- _Input_:
________________

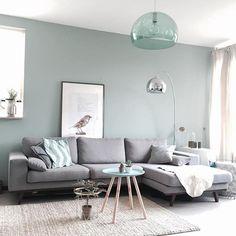 Grau mit einem hellen Grün irgendwo zwischen Minze und Salbei - könnte für die - #Die #einem #für #Grau #Grün #hellen #irgendwo #könnte #Minze #mit #Salbei #und #wohnzimmer #Zwischen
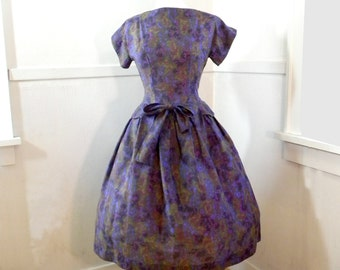 Beautiful 1950s Peplum Dress MEDIUM / Full Skirt Dress / Floral Cotton Purple Blue Green / Short Sleeves Peplum Medium / Toni Todd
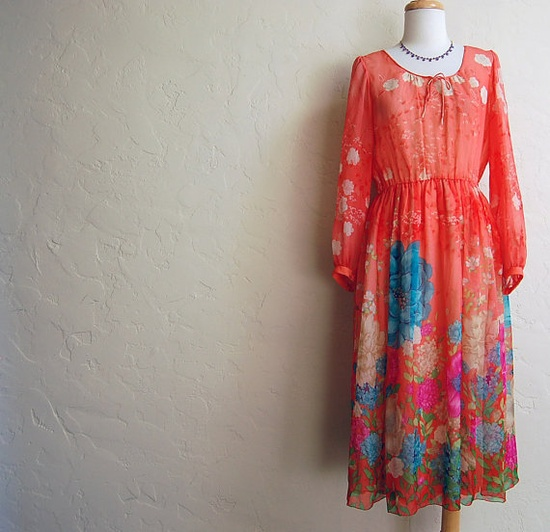 pretty vintage 70s dress. etsy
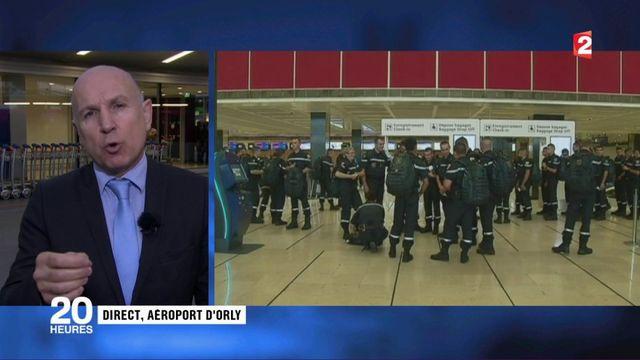 Ouragan Irma : à Orly, militaires et personnel aidant s'apprêtent à décoller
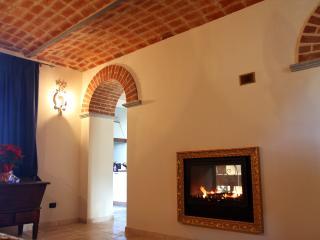 Casa Victoria nel cuore del Monferrato - Montemagno vacation rentals
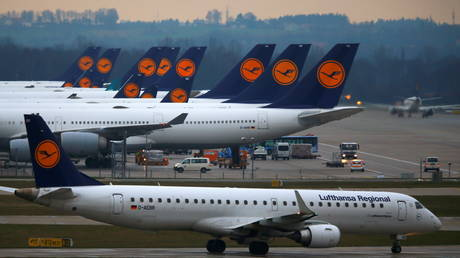 FILE PHOTO: Planes of German flagship carrier Lufthansa are parked on the tarmac at Munich Airport, Germany, December 1, 2014 © Reuters / Michael Dalder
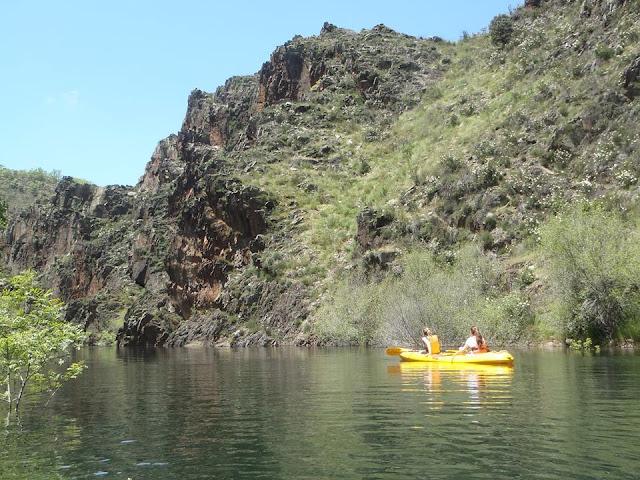 Actividades de turismo activo, kayak en Guadalajara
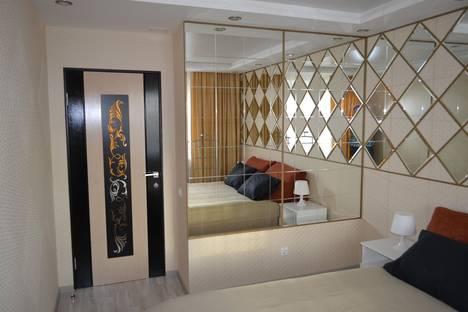 Сдается 2-комнатная квартира посуточно в Вологде, ул. Лаврова, 9А.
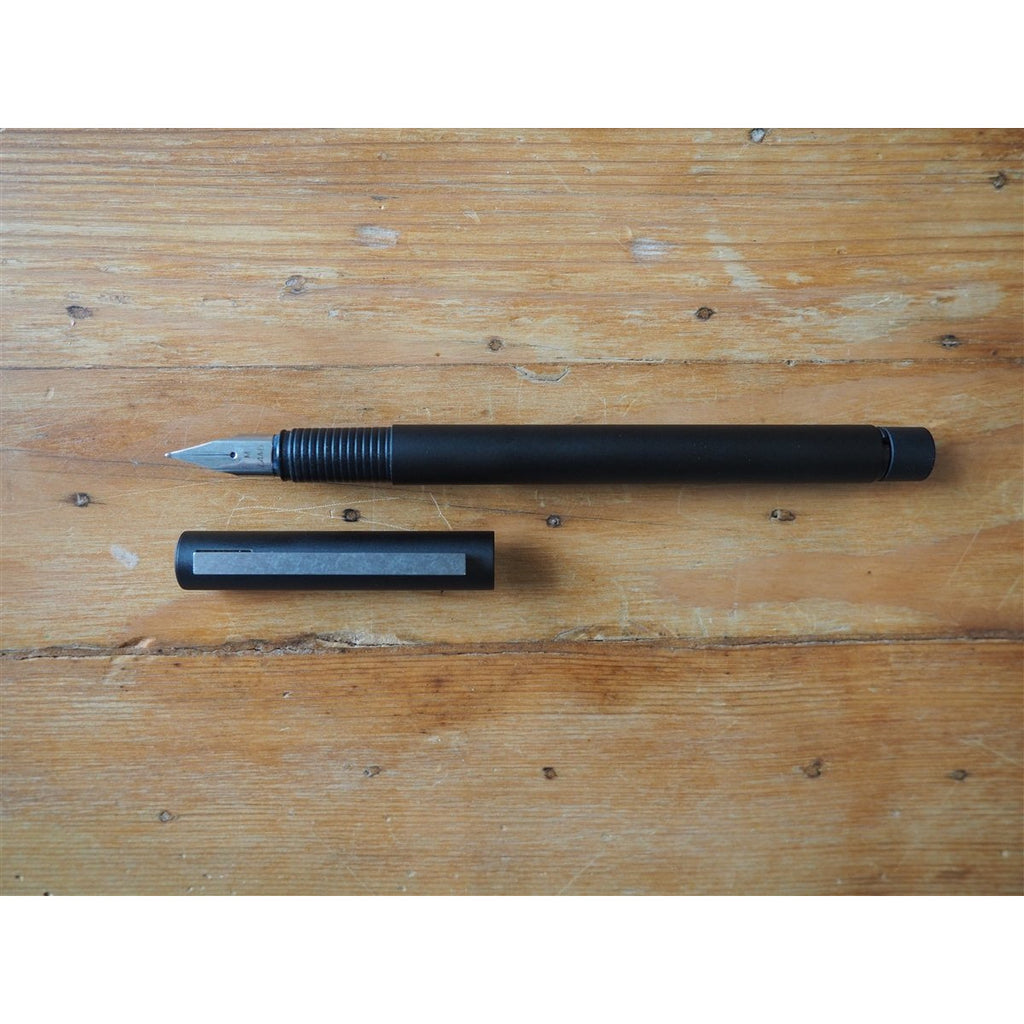 <center>Lamy CP1 Fountain Pen - Black</center>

________________

- _Work order_:
In the copy, include exactly the lines from the one containing "Casa Victoria nel" through the last line of the records, and no pictures or other text.

- _Answer box_:
 Casa Victoria nel cuore del Monferrato - Montemagno vacation rentals
 FILE PHOTO: Planes of German flagship carrier Lufthansa are parked on the tarmac at Munich Airport, Germany, December 1, 2014 © Reuters / Michael Dalder
 Actividades de turismo activo, kayak en Guadalajara
 Сдается 2-комнатная квартира посуточно в Вологде, ул. Лаврова, 9А.
 <center>Lamy CP1 Fountain Pen - Black</center>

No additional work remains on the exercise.